The problem is that virtual audio via headphones remains very difficult to achieve. The things that make today different from the past are the facts that researchers now understand the challenges fairly well, and that current DSP technologies have the computing power to do the job. The remaining task is to dig into all the bits and pieces of the problem, efficiently come up with practical solutions, then figure out how to get it all to work together. That last bit may be the hardest, because there are a lot of variables in this equation:
Individual HRTFs must be generated for each listener. The resulting file must be broadly compatible with equipment made by many manufacturers.
Headphones will have to be very well behaved in the time domain. Localization cues generated by DSP must be reproduced with no added garbage. Impulse responses must be very clean, or we won't be able to clearly hear the cues. (Actual frequency response is less problematic, as tonal-correction curves can be built into the headphones.)
Much of the intended use of these types of headphones is with smartphones and tablets. Decisions must be made about where the various computations are made. The virtual audio reality may be rendered by the portable device, but it's likely that all the changing HRTF cues occasioned by head movements will be rendered in the headphones themselves, which will have significant computing power.

_PROBLEM TO SOLVE_:
Extend the passage on headphone virtual audio past its final sentence with the next part, keeping its tone and approach. You can ignore the listing entirely.

_Dataset excerpt_:
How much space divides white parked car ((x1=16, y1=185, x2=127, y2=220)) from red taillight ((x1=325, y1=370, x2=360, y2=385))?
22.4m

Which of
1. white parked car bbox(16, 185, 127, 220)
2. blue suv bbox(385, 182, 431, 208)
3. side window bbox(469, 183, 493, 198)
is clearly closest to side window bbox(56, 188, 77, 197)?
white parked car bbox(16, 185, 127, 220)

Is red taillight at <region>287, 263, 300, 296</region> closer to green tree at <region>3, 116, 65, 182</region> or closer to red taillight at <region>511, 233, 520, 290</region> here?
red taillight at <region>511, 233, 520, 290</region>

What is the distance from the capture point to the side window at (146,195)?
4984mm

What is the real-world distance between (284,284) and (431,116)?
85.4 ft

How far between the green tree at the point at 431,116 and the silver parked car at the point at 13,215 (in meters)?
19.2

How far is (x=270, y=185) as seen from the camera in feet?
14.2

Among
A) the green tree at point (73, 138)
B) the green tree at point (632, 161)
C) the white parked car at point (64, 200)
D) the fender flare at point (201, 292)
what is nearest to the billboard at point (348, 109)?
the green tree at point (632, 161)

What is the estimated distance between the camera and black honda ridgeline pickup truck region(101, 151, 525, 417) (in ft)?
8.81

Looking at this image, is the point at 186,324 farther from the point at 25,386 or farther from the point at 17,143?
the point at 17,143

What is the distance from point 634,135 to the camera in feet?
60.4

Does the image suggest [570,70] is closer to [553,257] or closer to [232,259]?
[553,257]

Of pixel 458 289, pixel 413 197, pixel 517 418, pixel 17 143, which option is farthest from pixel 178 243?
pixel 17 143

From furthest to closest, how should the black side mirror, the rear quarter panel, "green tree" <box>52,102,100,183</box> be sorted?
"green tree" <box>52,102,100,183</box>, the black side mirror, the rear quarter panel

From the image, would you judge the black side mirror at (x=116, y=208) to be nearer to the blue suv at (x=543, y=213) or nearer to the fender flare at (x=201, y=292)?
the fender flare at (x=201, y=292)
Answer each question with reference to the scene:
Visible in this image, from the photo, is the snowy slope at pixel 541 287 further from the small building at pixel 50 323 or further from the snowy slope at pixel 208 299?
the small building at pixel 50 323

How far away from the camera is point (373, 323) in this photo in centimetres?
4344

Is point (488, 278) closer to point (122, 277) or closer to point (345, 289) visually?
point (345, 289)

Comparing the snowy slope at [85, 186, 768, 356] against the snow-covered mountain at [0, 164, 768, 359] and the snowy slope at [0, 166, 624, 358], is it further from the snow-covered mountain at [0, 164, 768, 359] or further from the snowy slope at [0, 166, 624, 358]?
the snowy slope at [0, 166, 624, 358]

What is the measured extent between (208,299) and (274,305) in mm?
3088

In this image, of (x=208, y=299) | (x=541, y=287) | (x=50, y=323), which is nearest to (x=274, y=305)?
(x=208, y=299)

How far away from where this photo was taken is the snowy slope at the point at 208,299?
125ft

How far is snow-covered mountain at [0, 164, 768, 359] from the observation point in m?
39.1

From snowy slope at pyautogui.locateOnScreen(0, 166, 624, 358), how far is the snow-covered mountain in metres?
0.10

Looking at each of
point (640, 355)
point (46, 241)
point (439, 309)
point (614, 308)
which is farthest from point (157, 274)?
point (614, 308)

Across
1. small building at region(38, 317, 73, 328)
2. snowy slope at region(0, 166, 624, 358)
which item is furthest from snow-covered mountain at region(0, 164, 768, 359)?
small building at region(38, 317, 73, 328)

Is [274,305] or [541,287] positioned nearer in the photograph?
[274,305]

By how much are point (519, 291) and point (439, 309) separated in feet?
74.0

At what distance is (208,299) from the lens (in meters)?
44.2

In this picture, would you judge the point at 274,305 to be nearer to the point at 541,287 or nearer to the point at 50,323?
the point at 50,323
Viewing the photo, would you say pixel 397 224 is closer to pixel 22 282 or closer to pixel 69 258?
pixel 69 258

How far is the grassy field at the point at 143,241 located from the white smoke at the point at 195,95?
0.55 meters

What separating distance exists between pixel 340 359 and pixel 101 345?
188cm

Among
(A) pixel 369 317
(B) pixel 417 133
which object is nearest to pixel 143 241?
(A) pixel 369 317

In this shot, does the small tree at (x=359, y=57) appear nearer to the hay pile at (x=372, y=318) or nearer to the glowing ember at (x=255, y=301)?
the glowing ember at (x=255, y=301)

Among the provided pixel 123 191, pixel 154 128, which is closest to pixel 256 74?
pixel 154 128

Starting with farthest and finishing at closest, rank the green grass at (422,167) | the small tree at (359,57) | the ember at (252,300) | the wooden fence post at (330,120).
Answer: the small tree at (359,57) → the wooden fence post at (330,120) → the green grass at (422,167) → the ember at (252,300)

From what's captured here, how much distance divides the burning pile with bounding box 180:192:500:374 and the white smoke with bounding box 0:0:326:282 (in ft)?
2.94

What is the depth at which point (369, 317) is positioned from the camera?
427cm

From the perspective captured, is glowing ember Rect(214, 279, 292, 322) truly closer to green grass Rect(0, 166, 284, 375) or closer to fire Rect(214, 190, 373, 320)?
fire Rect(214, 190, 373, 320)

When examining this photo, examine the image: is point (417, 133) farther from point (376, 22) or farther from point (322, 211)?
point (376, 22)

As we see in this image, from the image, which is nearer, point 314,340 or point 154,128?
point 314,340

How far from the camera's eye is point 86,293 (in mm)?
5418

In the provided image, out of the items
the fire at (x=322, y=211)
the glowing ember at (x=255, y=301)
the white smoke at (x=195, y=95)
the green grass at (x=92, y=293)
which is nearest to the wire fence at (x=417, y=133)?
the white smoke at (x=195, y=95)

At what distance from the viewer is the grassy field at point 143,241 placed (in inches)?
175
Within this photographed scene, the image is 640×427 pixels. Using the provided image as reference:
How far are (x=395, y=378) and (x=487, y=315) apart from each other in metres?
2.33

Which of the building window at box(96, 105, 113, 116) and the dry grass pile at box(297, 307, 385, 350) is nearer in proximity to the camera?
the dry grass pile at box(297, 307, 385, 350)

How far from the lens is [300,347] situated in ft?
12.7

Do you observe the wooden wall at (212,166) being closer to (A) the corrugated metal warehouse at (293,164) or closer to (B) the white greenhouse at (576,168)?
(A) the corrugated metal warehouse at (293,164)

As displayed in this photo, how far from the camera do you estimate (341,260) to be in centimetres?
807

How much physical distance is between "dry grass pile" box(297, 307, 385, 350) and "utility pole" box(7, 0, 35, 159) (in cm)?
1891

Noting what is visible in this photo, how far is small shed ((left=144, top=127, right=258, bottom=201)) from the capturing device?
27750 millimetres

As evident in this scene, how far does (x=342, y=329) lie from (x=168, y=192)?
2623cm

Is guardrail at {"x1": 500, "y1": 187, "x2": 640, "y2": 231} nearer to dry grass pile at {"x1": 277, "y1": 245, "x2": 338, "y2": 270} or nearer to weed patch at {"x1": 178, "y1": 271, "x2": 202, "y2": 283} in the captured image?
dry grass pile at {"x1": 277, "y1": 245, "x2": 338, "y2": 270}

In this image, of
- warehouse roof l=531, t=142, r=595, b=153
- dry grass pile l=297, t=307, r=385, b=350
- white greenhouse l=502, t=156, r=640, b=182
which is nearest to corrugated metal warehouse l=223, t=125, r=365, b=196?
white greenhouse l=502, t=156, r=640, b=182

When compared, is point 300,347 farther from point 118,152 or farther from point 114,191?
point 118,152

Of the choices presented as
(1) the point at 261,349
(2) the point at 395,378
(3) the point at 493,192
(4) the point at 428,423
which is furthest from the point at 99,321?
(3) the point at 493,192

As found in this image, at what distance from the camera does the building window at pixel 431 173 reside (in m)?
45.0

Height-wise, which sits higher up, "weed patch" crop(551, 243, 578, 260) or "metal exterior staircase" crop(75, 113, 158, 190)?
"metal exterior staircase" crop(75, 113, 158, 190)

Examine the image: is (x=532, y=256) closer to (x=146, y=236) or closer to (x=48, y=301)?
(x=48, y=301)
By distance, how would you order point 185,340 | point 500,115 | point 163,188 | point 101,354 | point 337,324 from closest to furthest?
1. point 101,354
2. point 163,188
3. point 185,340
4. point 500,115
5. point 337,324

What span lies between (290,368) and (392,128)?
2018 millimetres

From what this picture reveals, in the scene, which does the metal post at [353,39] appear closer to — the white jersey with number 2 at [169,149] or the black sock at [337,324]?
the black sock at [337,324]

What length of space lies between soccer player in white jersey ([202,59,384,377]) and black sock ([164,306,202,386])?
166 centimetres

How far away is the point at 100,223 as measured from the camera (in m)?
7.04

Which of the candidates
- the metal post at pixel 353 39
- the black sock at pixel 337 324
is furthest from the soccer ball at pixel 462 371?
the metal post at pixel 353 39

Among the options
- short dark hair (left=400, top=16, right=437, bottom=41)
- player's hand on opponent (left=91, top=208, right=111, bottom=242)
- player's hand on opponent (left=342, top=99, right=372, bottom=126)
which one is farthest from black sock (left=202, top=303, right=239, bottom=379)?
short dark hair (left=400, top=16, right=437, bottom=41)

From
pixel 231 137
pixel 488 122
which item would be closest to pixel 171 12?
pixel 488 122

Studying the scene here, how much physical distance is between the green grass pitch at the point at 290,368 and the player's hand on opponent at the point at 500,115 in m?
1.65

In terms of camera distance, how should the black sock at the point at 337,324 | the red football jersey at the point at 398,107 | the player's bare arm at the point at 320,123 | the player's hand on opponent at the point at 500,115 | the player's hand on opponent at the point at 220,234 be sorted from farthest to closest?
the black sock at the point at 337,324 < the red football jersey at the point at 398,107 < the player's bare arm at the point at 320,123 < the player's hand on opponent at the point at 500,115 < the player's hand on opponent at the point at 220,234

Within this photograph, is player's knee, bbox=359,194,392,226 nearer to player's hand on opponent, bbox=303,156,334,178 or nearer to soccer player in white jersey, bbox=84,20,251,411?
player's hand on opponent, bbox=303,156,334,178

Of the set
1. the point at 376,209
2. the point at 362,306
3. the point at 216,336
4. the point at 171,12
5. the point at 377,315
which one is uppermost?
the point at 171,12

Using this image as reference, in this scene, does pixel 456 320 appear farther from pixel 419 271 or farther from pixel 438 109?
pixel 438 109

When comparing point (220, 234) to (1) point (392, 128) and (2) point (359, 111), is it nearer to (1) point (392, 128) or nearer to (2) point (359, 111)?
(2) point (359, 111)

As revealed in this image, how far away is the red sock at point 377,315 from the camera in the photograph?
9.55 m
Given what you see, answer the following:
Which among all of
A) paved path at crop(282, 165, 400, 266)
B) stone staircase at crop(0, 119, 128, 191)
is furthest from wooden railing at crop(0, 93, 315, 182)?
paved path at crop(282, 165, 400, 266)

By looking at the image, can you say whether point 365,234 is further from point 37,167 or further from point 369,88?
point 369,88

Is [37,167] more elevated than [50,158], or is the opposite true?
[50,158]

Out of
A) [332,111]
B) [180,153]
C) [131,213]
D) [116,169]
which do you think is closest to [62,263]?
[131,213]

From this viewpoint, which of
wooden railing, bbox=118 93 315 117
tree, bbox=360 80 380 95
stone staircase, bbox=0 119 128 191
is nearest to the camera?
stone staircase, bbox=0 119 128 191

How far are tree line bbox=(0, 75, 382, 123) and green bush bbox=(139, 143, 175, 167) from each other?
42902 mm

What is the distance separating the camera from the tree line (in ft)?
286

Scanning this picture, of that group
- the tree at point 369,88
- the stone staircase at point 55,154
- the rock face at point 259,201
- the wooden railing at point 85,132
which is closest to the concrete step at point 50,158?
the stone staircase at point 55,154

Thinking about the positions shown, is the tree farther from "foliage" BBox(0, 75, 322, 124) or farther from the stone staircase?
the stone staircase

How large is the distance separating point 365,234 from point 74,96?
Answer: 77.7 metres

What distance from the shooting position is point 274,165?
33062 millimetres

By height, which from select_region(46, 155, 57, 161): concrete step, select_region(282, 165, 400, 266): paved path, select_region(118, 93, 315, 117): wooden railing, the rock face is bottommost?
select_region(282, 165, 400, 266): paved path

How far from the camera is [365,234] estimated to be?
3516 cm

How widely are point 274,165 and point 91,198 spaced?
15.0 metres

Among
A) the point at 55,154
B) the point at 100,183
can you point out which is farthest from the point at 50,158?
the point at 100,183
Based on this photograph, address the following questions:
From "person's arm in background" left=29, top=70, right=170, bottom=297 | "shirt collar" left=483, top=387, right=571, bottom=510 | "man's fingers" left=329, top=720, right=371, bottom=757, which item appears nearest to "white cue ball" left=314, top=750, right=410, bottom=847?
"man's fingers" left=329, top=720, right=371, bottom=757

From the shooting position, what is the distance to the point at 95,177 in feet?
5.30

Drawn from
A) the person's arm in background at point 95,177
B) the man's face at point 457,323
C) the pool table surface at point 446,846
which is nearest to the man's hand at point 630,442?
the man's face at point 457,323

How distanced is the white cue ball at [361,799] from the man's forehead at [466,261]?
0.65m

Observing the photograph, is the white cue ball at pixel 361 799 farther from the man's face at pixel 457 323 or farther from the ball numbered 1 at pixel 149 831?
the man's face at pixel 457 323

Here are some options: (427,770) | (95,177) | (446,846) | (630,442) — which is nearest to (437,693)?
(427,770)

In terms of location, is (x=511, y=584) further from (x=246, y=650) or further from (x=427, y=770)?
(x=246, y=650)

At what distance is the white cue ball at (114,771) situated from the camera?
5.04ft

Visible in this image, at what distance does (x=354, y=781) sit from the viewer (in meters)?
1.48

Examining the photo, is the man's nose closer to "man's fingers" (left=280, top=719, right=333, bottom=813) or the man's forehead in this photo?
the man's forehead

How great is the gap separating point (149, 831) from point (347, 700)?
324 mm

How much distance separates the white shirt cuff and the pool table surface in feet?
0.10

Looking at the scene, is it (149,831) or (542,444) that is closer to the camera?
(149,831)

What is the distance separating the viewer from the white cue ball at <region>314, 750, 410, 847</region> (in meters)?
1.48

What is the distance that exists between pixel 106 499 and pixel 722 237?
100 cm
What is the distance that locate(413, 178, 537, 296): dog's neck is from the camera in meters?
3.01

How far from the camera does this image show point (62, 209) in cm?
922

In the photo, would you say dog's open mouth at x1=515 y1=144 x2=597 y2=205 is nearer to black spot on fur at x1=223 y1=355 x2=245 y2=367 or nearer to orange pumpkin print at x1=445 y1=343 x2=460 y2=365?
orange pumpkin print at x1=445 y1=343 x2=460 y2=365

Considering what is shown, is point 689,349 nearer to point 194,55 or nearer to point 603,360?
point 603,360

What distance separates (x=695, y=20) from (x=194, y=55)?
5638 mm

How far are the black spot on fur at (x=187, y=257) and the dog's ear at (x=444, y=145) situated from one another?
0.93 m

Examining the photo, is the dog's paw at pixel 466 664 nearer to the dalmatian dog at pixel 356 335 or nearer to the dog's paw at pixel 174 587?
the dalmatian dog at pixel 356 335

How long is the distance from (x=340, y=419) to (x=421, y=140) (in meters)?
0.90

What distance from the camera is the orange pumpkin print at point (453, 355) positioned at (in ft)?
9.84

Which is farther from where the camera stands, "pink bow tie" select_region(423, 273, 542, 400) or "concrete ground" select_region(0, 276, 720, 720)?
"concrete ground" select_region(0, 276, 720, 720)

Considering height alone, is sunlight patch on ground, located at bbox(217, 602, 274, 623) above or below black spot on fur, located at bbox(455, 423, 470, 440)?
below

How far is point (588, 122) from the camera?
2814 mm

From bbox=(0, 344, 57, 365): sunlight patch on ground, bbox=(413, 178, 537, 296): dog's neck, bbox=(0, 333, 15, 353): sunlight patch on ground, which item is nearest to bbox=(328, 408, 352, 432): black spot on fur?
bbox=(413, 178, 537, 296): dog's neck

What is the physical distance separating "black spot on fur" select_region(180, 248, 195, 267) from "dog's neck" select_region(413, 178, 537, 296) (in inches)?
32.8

_RESULT OF THIS TASK_:
New types of content and formats will have to be standardized so that they can be interpreted by hardware from a variety of manufacturers.
Perhaps most difficult of all, headphones will have to be transparent to sound in the real environment around the listener. One of the major goals here is a mixed reality, in which you can interact with your normal environment as usual, while hearing artificial sounds superimposed on the real sounds. Imagine, if you will, the kids hearing a Pokémon giggling in the bushes as they search for it.
So, along with being a difficult technical problem, there is also a significant convergence problem. Numerous industry standards must be developed before creators can produce content with complex formats that can be transported to and rendered for individual consumers using a variety of devices.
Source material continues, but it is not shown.